» PROBLEM DETAILS: Reproduce the data word for word, from its first line through the line containing "1441 inches", with both of those lines included.

» SUPPLIED ENTRIES:
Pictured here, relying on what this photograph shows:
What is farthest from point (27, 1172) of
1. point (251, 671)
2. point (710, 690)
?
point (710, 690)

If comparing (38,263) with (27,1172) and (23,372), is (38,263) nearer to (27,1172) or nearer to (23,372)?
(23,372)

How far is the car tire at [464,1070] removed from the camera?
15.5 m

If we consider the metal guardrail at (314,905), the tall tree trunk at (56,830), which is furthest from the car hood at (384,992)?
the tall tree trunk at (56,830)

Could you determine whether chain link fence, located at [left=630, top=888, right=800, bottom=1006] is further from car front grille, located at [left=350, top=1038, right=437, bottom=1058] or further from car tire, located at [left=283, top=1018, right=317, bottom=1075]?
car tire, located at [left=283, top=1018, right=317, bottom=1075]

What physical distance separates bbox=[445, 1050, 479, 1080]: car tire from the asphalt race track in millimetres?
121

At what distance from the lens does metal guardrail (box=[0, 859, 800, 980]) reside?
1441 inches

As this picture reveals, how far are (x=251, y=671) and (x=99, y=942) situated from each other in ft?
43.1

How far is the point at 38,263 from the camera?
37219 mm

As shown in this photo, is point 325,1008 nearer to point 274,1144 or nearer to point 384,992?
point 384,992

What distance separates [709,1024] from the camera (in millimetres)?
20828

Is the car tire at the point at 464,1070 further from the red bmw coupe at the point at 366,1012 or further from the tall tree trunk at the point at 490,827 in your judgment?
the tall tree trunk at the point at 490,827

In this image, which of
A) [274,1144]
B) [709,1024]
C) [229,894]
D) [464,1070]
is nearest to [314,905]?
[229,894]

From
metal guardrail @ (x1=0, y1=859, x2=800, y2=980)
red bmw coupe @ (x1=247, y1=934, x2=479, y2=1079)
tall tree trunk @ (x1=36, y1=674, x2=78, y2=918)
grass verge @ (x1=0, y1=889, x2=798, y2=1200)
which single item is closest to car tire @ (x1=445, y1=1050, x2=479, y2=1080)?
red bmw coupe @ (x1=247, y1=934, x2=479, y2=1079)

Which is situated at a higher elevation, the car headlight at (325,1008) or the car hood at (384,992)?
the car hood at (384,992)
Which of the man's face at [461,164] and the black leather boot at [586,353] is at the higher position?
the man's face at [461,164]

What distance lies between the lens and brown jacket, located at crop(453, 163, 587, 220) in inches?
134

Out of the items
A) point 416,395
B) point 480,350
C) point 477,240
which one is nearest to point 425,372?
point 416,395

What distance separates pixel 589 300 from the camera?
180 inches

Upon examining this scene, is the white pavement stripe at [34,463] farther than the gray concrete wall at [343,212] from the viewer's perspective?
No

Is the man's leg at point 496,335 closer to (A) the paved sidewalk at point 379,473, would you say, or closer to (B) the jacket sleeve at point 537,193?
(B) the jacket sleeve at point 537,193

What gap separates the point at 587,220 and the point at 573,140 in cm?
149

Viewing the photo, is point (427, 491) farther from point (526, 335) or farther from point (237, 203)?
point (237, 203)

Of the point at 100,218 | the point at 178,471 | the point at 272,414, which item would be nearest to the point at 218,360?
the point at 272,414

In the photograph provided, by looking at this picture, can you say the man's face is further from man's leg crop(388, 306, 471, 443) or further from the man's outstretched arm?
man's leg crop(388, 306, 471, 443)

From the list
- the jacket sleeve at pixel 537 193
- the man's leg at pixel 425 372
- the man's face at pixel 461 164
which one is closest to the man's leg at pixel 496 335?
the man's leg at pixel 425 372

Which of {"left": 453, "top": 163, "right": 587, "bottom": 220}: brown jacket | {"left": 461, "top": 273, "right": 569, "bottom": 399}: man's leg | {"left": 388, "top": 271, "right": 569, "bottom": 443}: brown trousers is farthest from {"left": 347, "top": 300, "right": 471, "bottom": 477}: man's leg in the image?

» FULL SOLUTION:
Pictured here, relying on what this photograph shows:
What is farthest from point (27, 1172) of
1. point (251, 671)
2. point (710, 690)
?
point (710, 690)

If comparing (38,263) with (27,1172) and (23,372), is (38,263) nearer to (27,1172) or nearer to (23,372)?
(23,372)

How far is the car tire at [464,1070] removed from the camera?
15.5 m

If we consider the metal guardrail at (314,905), the tall tree trunk at (56,830), which is furthest from the car hood at (384,992)?
the tall tree trunk at (56,830)

Could you determine whether chain link fence, located at [left=630, top=888, right=800, bottom=1006] is further from car front grille, located at [left=350, top=1038, right=437, bottom=1058] or further from car tire, located at [left=283, top=1018, right=317, bottom=1075]?
car tire, located at [left=283, top=1018, right=317, bottom=1075]

What physical distance separates bbox=[445, 1050, 479, 1080]: car tire from the asphalt race track in millimetres?
121

At what distance from the lens does metal guardrail (box=[0, 859, 800, 980]) reside?
1441 inches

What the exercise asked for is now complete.